Southern Workman was a monthly magazine published in the United States by the Hampton Institute Press at Hampton Institute. The press was founded in 1871 and the Southern Workman began publication in 1872. For a time it was known as the Southern Workman and Hampton School Record. According to the Dictionary of Virginia the magazine "published news and information about Hampton, its faculty, and its graduates, as well as lectures, articles, book reviews, and essays on topics in African American and American Indian history and education." Many volumes of the Southern Workman are available online. Issues are also in the collections of various libraries.

Contributors included columnist Orra Henderson Moore Gray Langhorne, William Anthony Avery, Natalie Curtis, Anna Evans Murray, Jane E. Davis, Julian Bagley, Charles Holston Williams, and Della Irving Hayden.
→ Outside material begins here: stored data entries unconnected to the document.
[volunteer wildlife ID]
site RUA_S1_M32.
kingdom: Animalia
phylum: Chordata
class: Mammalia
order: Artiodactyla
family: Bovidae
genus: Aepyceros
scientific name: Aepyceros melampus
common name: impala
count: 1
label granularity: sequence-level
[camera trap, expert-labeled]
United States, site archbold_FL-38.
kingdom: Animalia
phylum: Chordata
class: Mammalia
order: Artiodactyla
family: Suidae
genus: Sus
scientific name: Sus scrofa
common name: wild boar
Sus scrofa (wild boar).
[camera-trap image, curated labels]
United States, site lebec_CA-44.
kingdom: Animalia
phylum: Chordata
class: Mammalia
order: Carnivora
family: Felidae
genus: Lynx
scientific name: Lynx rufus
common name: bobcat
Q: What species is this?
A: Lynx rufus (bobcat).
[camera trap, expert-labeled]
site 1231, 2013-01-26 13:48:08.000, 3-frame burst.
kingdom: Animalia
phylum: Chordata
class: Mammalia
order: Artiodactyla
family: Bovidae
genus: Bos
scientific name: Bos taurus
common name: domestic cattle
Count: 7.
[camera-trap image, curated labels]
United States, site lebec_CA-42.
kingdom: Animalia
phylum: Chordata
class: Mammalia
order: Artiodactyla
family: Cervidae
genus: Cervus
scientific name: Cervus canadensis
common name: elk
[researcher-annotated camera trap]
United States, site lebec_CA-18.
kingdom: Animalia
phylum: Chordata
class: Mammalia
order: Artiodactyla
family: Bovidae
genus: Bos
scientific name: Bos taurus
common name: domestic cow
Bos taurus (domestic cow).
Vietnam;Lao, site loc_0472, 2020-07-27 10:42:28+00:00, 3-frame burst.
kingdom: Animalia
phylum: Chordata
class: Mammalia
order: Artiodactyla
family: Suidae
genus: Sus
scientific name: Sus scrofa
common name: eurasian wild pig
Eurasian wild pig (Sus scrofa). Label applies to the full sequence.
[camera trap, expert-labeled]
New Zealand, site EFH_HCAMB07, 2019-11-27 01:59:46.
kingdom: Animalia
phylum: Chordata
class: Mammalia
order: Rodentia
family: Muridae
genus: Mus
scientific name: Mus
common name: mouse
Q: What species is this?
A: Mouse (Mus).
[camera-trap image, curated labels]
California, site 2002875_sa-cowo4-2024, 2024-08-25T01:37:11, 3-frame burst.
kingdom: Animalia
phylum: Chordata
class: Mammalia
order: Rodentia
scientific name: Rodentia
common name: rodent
In 1900, the magazine was edited by J. E. Davis (Jane E. Davis), who shifted into the role full-time and expanded the size and scope of the publication. Her series of articles on early Eastern Virginia was published in 1907 as Round about Jamestown: Historical Sketches of the Lower Virginia Peninsula. Hampton Institute Press published Samuel Chapman Armstrong's 1913 founder's day address. It also published Then and Now at Hampton Institute, 1868-1902 in 1902.